ZU LESENDER AUSZUG >>
+++

Der leicht nach rechts gewandte, ursprünglich farbig gefasste Kopf gehörte zu einer um drei Meter hohen Statue, von der sich jedoch sonst nichts erhalten hat. Dass es sich nicht um das Bild eines Gottes oder einer mythischen Figur handelt, sondern um das Porträt einer bedeutenden Persönlichkeit, macht die markante Physiognomie deutlich: Dargestellt ist ein bartloser Mann mittleren Alters mit eher hageren Gesichtszügen, eng stehenden Augen, einer leicht gehöckerten Nase und markantem Kinn. Der energische, in die Ferne gerichtete Blick und die leicht geöffneten Lippen verleihen dem Bildnis einen pathetischen Zug. Das Gesicht rahmt ein voluminöser Haarkranz aus dicken Locken, der sich bei genauerer Untersuchung als eine Art Toupet herausstellt, das dem Kopf nachträglich aufgesetzt wurde. Zu diesem Zweck wurden die flach am Kopf anliegenden Sichellocken der ursprünglichen Frisur, die am Oberkopf und im Nacken immer noch erhalten sind, an Stirn und Schläfen abgearbeitet, so dass glatte, facettenartige Stückungsflächen entstanden. Darauf klebte man dann mit einer Art Kitt sieben separat gearbeitete Lockenkompartimente.
Einen wichtigen Hinweis auf die Identität des Porträtierten bietet die Stoffbinde im Haar, die im Nacken verknotet ist und als Diadem bezeichnet wird. Das Diadem war seit Alexander dem Großen in der griechi-schen Welt die königliche Insignie schlechthin. Unser Kopf, der aus stilistischen Gründen wohl ins späte 3. oder frühe 2. Jahrhundert v. Chr. zu datieren ist, gehörte folglich zur Statue eines hellenistischen Königs.

+++

GESPEICHERTE DATEN >>
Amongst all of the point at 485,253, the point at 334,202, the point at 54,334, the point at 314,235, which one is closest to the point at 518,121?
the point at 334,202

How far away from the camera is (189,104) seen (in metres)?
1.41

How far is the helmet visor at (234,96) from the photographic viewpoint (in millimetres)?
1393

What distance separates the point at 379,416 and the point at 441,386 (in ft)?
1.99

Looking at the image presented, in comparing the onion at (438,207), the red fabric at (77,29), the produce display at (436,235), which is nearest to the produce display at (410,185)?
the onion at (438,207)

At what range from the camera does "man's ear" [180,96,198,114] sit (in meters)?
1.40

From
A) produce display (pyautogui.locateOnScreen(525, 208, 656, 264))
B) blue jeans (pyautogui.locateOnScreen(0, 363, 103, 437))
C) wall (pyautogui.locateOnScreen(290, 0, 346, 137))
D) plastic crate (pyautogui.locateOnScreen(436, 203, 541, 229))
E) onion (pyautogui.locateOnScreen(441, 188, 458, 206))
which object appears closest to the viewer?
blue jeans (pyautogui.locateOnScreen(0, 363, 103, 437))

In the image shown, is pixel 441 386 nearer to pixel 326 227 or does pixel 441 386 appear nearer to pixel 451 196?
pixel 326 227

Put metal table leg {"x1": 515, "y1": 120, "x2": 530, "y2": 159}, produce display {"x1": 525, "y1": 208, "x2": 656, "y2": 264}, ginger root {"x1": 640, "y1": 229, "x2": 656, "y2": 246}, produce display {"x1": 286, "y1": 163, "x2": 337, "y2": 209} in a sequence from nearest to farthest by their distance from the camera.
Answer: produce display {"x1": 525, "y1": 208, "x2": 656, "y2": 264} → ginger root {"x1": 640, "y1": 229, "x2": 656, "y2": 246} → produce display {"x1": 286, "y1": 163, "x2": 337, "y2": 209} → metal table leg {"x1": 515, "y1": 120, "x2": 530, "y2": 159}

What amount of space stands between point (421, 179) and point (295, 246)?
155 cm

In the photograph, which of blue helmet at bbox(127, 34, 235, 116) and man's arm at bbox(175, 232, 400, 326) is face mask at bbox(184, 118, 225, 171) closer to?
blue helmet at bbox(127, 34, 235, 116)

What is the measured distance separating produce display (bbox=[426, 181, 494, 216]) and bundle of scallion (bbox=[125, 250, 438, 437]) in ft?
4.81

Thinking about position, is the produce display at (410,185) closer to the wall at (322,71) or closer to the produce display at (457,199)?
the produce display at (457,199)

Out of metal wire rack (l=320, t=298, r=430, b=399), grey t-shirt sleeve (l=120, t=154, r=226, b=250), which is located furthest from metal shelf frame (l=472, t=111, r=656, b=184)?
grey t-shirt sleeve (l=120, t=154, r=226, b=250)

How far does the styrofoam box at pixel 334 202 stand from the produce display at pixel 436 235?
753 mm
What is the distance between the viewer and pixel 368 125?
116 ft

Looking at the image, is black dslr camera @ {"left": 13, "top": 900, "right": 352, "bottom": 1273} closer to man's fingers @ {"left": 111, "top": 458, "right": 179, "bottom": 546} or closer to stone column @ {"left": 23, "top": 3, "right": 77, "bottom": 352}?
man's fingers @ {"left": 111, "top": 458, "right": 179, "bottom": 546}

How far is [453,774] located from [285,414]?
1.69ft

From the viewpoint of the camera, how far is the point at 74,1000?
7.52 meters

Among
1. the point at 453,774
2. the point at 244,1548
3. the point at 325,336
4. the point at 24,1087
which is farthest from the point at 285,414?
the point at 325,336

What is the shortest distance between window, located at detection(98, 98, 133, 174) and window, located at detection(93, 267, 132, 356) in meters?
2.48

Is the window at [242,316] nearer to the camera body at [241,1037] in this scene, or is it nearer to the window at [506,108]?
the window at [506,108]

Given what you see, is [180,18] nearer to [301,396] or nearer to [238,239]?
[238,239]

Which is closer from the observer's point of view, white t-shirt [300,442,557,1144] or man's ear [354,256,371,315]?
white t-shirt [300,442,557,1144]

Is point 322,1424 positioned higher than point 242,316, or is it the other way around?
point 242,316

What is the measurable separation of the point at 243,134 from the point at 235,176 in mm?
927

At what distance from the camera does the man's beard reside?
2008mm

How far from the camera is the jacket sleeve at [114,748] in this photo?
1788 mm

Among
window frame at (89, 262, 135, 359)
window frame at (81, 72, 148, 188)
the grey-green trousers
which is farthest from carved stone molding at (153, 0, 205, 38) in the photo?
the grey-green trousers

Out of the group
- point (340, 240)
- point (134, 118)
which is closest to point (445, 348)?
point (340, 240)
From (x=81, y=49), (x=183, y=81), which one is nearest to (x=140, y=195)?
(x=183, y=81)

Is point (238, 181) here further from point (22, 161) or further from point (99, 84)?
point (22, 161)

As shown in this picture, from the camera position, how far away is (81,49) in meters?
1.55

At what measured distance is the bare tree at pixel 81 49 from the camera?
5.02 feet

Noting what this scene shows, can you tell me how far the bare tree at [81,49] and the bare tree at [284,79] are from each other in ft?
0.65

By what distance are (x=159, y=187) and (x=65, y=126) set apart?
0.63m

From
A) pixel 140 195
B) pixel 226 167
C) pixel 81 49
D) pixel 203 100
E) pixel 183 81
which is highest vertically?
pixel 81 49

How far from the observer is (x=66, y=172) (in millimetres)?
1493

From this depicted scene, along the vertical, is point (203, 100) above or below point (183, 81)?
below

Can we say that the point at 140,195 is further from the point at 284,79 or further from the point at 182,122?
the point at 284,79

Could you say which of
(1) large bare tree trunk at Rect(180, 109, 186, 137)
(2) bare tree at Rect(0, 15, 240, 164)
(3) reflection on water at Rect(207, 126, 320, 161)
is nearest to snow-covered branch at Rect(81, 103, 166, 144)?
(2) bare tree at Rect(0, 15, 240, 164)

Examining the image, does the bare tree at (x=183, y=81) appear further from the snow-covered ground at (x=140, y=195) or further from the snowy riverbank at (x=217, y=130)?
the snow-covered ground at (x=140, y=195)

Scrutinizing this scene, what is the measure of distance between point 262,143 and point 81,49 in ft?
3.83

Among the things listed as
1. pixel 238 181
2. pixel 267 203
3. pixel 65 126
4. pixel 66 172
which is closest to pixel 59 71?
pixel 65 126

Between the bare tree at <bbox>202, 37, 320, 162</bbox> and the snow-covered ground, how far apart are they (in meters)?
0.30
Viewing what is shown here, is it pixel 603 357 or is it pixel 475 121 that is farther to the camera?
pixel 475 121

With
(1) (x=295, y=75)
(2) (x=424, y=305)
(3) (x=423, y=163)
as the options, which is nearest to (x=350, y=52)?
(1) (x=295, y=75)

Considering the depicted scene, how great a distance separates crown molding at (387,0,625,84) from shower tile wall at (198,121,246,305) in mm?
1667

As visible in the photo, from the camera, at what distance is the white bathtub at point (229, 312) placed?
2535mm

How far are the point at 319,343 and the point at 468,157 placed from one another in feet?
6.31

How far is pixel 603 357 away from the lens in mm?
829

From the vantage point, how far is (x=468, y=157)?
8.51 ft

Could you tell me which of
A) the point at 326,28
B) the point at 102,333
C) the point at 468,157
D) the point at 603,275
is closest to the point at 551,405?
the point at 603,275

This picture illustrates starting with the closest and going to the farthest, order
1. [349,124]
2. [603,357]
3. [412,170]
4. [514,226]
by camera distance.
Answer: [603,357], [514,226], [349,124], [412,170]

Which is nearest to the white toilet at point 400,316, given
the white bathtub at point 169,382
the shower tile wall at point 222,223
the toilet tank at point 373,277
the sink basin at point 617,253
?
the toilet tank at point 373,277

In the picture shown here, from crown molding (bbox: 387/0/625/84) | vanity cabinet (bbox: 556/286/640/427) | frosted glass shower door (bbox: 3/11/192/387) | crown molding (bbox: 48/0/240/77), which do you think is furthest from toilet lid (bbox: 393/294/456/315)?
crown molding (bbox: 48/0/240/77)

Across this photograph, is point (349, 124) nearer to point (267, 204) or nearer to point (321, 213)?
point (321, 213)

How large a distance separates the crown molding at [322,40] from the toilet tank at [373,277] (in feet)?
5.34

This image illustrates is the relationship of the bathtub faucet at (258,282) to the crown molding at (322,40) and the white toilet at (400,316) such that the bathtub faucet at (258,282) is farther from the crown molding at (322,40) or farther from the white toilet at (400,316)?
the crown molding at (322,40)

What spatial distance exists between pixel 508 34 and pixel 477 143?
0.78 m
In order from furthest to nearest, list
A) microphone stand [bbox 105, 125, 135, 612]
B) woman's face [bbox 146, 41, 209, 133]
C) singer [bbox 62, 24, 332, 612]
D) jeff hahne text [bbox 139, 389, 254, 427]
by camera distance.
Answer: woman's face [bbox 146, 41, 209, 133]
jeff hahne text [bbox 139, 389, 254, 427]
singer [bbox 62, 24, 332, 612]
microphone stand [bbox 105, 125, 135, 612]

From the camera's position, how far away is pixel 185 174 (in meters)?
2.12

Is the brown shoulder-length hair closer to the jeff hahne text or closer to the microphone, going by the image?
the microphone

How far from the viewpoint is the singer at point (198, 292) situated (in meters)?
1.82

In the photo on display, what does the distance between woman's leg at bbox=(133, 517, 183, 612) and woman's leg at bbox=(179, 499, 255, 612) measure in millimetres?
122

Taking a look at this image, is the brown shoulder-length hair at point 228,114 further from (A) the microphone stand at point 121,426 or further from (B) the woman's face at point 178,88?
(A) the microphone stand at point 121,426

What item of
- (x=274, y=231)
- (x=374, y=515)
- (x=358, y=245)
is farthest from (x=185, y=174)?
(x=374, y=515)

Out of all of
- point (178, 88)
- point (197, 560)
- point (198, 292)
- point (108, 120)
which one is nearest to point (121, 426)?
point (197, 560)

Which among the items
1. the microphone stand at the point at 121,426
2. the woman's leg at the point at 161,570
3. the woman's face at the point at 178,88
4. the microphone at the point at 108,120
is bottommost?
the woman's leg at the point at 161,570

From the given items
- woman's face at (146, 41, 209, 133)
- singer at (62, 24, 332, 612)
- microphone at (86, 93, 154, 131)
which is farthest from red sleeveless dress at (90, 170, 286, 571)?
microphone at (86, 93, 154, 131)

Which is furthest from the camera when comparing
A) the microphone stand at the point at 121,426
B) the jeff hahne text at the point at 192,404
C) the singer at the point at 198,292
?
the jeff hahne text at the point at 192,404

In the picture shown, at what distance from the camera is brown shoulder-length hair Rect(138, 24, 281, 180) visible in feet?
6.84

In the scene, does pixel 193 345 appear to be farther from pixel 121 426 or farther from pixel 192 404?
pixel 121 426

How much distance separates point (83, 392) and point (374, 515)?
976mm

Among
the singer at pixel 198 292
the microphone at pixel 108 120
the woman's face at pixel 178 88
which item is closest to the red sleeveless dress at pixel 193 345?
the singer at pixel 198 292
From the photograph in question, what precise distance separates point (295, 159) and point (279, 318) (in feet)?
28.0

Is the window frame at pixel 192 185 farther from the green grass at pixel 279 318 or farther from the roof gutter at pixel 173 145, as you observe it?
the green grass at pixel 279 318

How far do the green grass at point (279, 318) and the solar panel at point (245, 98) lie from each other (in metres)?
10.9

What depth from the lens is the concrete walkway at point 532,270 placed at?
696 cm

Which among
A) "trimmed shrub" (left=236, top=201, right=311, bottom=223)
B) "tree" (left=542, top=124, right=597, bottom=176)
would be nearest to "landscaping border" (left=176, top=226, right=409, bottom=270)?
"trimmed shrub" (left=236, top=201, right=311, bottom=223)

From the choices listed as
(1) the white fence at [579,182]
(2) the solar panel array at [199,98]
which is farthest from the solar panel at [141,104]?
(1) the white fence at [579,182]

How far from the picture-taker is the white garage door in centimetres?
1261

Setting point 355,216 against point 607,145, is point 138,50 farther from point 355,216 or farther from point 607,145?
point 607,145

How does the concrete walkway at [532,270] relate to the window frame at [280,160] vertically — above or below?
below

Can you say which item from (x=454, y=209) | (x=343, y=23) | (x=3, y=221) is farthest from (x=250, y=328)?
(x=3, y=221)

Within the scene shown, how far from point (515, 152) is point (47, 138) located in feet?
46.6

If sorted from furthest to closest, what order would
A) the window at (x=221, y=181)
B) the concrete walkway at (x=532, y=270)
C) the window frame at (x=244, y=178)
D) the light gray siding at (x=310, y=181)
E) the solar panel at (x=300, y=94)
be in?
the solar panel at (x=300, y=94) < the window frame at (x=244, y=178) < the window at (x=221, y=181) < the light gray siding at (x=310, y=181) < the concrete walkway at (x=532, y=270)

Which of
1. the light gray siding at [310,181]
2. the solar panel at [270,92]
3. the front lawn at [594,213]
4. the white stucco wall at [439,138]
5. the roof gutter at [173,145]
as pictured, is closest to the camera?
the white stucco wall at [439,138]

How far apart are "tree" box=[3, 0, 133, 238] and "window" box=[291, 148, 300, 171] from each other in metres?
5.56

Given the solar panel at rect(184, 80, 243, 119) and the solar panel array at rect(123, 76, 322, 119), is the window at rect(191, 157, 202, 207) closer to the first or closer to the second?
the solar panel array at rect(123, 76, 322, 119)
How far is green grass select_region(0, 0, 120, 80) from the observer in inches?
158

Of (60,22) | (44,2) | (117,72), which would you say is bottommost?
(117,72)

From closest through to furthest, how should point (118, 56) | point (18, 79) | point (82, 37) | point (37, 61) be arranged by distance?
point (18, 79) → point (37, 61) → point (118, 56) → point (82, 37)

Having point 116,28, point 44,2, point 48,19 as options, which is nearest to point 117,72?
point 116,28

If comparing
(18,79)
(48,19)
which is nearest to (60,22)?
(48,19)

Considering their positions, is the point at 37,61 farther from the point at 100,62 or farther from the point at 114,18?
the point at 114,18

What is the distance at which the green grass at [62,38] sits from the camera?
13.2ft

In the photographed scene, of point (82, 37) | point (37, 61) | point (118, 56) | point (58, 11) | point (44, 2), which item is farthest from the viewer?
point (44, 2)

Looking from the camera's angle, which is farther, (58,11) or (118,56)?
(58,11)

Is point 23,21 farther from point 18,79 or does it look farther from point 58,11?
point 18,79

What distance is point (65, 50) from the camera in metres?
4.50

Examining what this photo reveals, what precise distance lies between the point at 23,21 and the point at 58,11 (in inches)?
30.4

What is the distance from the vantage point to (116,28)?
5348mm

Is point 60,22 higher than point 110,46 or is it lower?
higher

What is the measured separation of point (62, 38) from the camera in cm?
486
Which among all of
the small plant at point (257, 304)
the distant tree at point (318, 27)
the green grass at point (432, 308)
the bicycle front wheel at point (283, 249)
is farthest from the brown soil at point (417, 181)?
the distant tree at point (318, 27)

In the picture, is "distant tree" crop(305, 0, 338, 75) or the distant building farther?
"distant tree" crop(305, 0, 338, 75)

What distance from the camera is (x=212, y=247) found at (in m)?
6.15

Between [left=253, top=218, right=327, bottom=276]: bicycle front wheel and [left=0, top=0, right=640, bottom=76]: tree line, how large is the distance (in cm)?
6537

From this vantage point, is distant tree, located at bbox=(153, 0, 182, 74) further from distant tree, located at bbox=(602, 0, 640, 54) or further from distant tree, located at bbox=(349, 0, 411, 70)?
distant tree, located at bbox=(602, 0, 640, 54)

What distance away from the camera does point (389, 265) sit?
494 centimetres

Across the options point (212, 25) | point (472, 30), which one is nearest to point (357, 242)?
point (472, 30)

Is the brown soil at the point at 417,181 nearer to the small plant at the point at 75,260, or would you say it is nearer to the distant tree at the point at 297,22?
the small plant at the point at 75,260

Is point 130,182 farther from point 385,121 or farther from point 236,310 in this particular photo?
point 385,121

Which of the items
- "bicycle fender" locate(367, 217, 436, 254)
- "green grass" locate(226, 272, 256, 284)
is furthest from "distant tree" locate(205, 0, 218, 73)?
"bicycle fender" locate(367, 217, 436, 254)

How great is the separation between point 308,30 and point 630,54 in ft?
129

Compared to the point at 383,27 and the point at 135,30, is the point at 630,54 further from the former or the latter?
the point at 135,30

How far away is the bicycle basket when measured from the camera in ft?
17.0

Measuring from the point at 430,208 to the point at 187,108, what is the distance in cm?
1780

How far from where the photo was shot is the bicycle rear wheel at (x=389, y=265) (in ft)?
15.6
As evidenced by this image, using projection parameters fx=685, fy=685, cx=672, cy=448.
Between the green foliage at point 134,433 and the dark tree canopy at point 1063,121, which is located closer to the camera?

+++

AUFGABEN ZUR ÜBUNG >>
**a.** Beantworte zum Text über den Porträtkopf diese Fragen:
(i) Wie hoch war die Statue, zu der der Kopf gehörte?
(ii) Wie viele separat gearbeitete Lockenkompartimente klebte man auf den Kopf?
(iii) Seit wem galt das Diadem in der griechischen Welt als die königliche Insignie schlechthin?
**b.** Gib aus dem Text über den Porträtkopf den Abschnitt wortgetreu wieder, der mit „Einen wichtigen Hinweis“ beginnt und mit „eines hellenistischen Königs.“ endet.

GEORDNETE ANTWORTEN >>
**a.**
(i) Um drei Meter.
(ii) Sieben.
(iii) Seit Alexander dem Großen.

**b.**
Einen wichtigen Hinweis auf die Identität des Porträtierten bietet die Stoffbinde im Haar, die im Nacken verknotet ist und als Diadem bezeichnet wird. Das Diadem war seit Alexander dem Großen in der griechi-schen Welt die königliche Insignie schlechthin. Unser Kopf, der aus stilistischen Gründen wohl ins späte 3. oder frühe 2. Jahrhundert v. Chr. zu datieren ist, gehörte folglich zur Statue eines hellenistischen Königs.